Di Halaman Pertama, sebuah kafe aesthethic di Jakarta Timur, Sri gelisah menunggu kedatangan Hanna. Di meja outdoor berlatar belakang bar minuman dan langit sore oranye, tangan kanannya menggaruk-garuk lengan kiri, yang sama sekali tidak gatal. Kakinya di bawah meja bergerak-gerak cepat.
Dua botol air mineral, 1 gelas Te’Alla Fragolla yang hampir habis dan 1 gelas Bonbon Noir yang masih utuh, berkumpul di atas meja, teronggok begitu saja. Dua slice Pepperoni pizza masih tersisa di atas nampan berbentuk talenan kayu bulat, dengan gagang tidak terlalu panjang.
Gw udh di parkiran
Read
Pesan Hanna masuk ke dalam ponselnya dan semakin bergetarlah kaki Sri di bawah meja.
“Mas,” dia mengangkat tangan memanggil waitress kafe. “Saya mau pesan Churros and Hot Matcha Latte satu, ya. Dan tolong, ini diangkutin aja, tapi air mineralnya jangan,” ucapnya segera setelah waitress menghampirinya.
“Sri…Sri Indah Wahyuni.” Suara Hanna dari kejauhan memanggilnya sambil melambaikan tangan. Mendengar nama lengkapnya dipanggil, Sri menoleh dan tertawa kecil begitu melihat Hanna melambai dengan heboh. Setelah mengucapkan terimakasih pada waitress, Sri berjalan menghampiri Hanna yang juga berlari ke arahnya.
Mereka pun berpelukan melepaskan rindu setelah beberapa tahun tidak bertemu.

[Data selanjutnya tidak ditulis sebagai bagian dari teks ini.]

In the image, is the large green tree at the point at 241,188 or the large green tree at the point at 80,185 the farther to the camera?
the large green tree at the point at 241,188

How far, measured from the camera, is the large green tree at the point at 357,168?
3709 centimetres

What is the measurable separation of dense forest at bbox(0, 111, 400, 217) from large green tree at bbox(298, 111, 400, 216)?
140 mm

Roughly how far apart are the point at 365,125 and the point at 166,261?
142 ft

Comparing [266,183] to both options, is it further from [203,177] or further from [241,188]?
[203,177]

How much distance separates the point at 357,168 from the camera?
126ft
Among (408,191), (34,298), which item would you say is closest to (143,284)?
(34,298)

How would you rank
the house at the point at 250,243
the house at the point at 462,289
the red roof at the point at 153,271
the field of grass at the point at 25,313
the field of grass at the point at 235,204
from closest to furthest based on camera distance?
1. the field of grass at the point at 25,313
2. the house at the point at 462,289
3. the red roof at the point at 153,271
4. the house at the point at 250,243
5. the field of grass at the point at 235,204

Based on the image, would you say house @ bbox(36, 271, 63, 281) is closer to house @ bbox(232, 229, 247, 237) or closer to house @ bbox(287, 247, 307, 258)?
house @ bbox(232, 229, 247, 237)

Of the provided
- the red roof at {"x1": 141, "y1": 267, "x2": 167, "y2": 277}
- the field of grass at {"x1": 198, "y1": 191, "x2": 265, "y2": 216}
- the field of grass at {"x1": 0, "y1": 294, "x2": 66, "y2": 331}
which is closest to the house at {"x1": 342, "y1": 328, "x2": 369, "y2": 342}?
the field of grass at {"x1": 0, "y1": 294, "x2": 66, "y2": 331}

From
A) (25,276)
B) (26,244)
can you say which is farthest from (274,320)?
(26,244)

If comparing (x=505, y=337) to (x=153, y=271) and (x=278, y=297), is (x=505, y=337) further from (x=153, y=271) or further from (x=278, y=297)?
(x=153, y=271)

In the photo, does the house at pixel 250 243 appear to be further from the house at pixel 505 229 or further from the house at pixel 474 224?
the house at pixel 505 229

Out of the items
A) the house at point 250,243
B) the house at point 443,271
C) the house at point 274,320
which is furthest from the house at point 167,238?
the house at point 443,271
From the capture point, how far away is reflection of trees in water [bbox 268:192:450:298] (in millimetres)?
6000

“Apa kabar, Sri? Makin cakep aja, awet muda banget lo.” Tanya Hanna masih sama hebohnya, sambil merangkul Sri berjalan ke meja mereka.
“Well actually…not really good.”
“Ok…is there anything I can do to help?”
“That’s why I wanted to meet you here. Silahkan duduk dulu, Han.” Sri mempersilahkan Hanna duduk dengan isyarat tangan. “Makanan dan minuman pesanan lo, baru gw pesenin tadi. Kalau lo haus, minum air mineral ini dulu aja. Masih baru, belum gue buka sama sekali.”
“Thank you.” Hanna meletakkan tas ke atas kursi di sampingnya, lalu duduk dan meletakkan ke dua tangannya yang saling menggenggam ke atas meja. “So…kita mau basa-basi dulu atau mau straight to the point aja?”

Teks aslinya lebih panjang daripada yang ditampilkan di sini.